The old local empires of Safavids and Qajars (in Iran) and the Ottomans (in what is now Turkey), tried to divide their territories with a stable border that cut right through the traditional land of Kurdish and other Zagrosian tribes and nations. But the local communities never cared about those borders. The Herki tribe continued moving far beyond the Iranian border into Eastern Kurdistan until the end of the 1970s. Cross-border marriages, trade, unauthorised traffic, pilgrimages to Muslim and indigenous holy sites, tribal negotiations and other community-related activities still continue. This territory is one of the last still-unoccupied areas of Kurdistan.

Now that several Iranian mortars had hit the house of Mam Qadir and his family, killed their 17-year-old daughter Zeitun, and injured their other son, they did not want to go back to Bole, so close to the Iranian border. They have not rebuilt the house and do not have any plans to do so.

One day, however, not long ago, several of Mam Qadir’s old friends, whose nomadic encampment was in the area, insisted that Mam Qadir go to visit. He wanted to experience the joy of togetherness with his kin and friends. He used to enjoy hunting, and he wanted to go for a hunt with them. When he tells the story, he shines, and one can see a slight smile under his moustache. He went for a hunt and he killed a wild rabbit.

Afterwards they came back to the encampment, ate food, cracked jokes and drank black sweetened cups of tea made over an open fire. They made themselves comfortable in their beds, planning to enjoy some highland sleep under the goat-hair tents.

Someone called and said that there would be an Iranian bombardment in the next couple of days; they needed to leave immediately. Word went around among the encampments and the exodus of all 500 families in the area was initiated. Mam Qadir helped his friends and his kin with the move. They had to gather everything up, take down the tents, round up the animals in order to lead them down the mountains and organise the transport with all the available cars and pickups. It reminded him of the big exodus in 1991, when most of the population of Iraqi Kurdistan left their homes for the borders fearing the return of the Baathist regime forces. Videos were published on the internet. Anyone who saw the caravan of fleeing nomads in the early morning was shocked, horrified, reminded, and retriggered.

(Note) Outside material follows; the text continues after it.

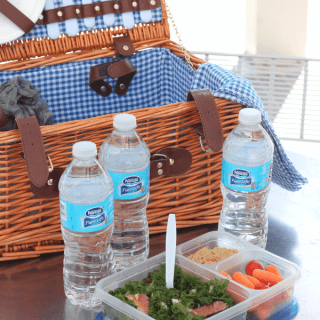 How to pack a stress-free picnic basket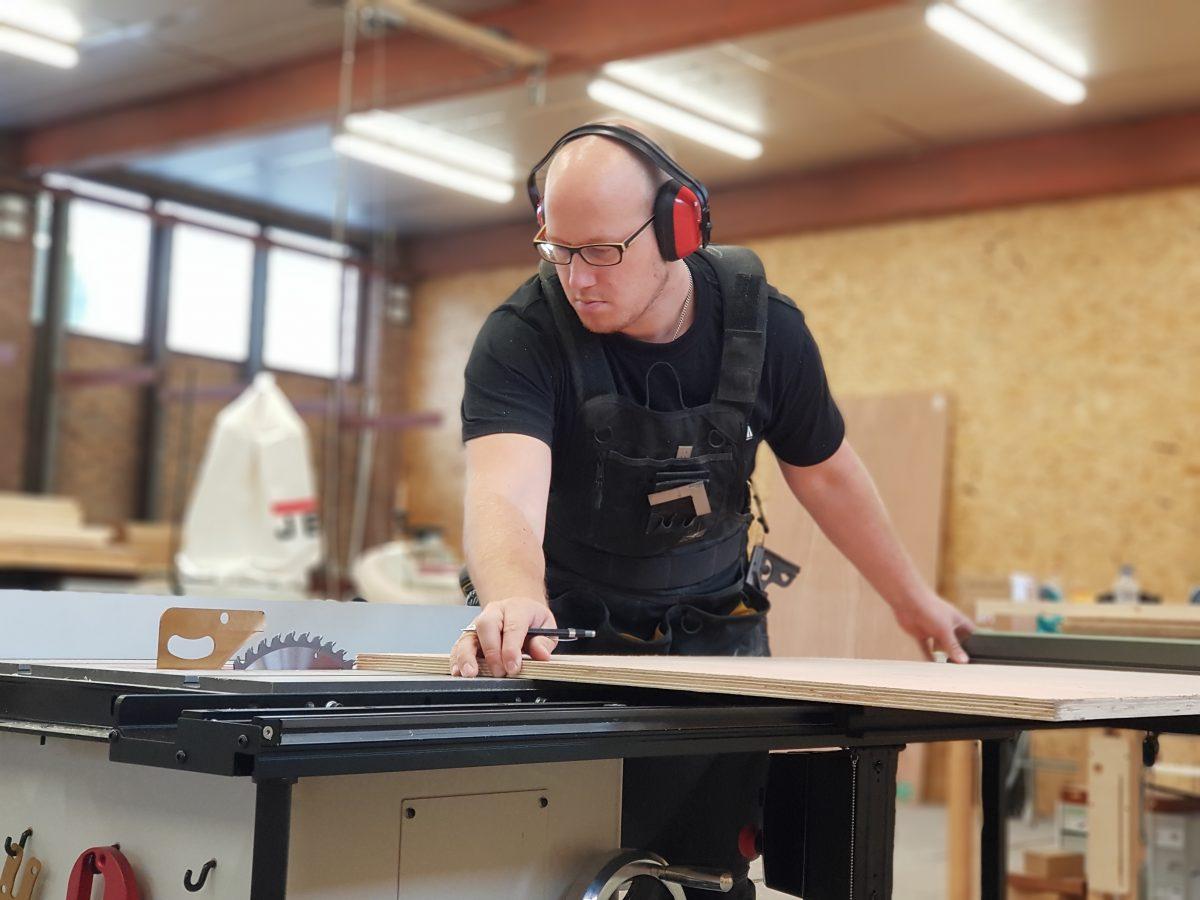 CoolSafety Stories – Toms Woodwork: houtbewerking als beroep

Mam Qadir found himself in a mosque in a village outside Soran, where he lives now. “My eyes were full of dust,” he tells us. “It was as if someone had pushed dust into my eyes with their hands”. He did the Uthu ritual in the mosque, washing the dust from his eyes and his face, washing his arms and his legs and his forehead. He did the morning prayer and called Bayan to prepare breakfast for him. But he was so tired that, once he was home, he could not even eat it. He just lay on the floor and fell asleep until 2pm.

There was no bombardment during the next two days. But everyone knew what they fled from. One can rarely find someone among the Bradost, Herki and Surchi tribes who has not lost a friend, a cousin, a parent, kin or neighbour to the Turkish and Iranian bombardments, shellings, and drone attacks. This is how the cultural genocide against the indigenous peoples of the Zagros mountains works in its day to day activity. This is how mountains and villages of Kurdistan are depopulated and replaced by military bases and buffer zones. This is how mountains are forcibly cleared of their loyal custodians.

Surchi, Bradost and Herki are kin of the mountains. And kin does not forget kin. The mountains will always remember Zeitun, they will always be waiting for those 500 families to return every summer with their animals. It is not the first time the nomadic lifestyle of the indigenous Zagrosians has been disrupted by occupation forces, and not the last time they will return, sit under their goat-hair tents, drink tea, crack jokes and grill wild rabbits in warm embers glowing in the darkness.